PROVIDED TEXT >>
3D Projection: Perspective Projection

We’re finally at the last stretch for 3D projection! In this post, we want to transform what is known as the view frustum¹ into a cube. Recall from the previous post, the following is a perspective view frustum:

Let’s first consider how to map the screen coordinates. These would be the x- and y-coordinates. I have conveniently avoided discussing the near and far clipping planes in previous posts, but their presence is worth discussing. In reality, we don’t have clipping planes in our view. That’s why you can see Mars with your naked eye at night, but most games seem to have some sort of fog or terrain in the distance that can never be reached². Some of the reasons for this limitation:

Depth information is stored as a floating-point value. You could increase this, but you could never match reality (infinite viewing distance) without tanking performance or running into z-fighting issues³.
The next limitation is likely your graphics card. You would not be able to render the number of objects that could fit in an infinitely long viewing frustum without running out of memory. Even if you could, it would definitely not be in real-time⁴.

Derivation

Starting with the $y$ -coordinate, let’s imagine the $x$ -axis is pointing out of the screen from the origin (or we are looking down the $x$ -axis).

YOUR INSTRUCTIONS >> Reproduce, word for word, the part of the perspective projection text between "Depth information is" and "into z-fighting issues³.", inclusive.

DATA SHOWN >>
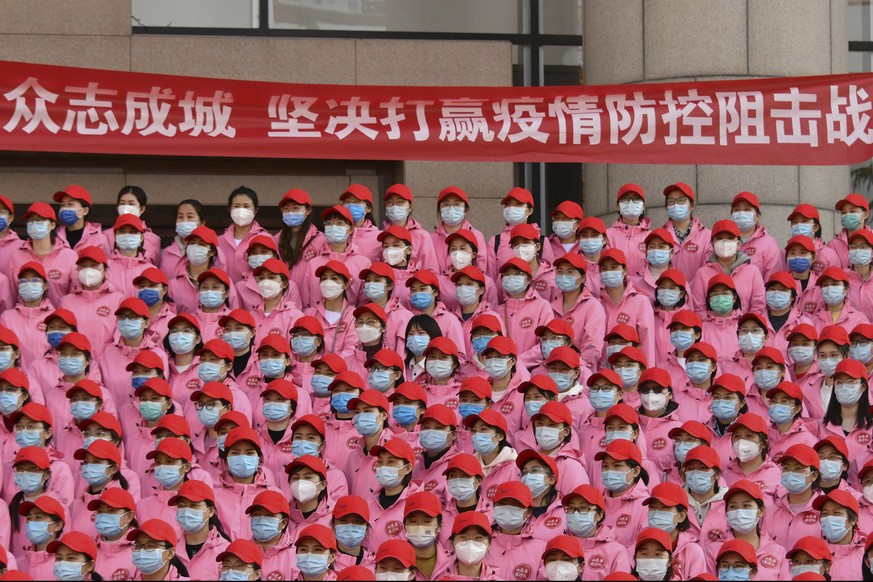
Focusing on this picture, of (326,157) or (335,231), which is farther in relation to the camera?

TASK RESPONSE >>
Depth information is stored as a floating-point value. You could increase this, but you could never match reality (infinite viewing distance) without tanking performance or running into z-fighting issues³.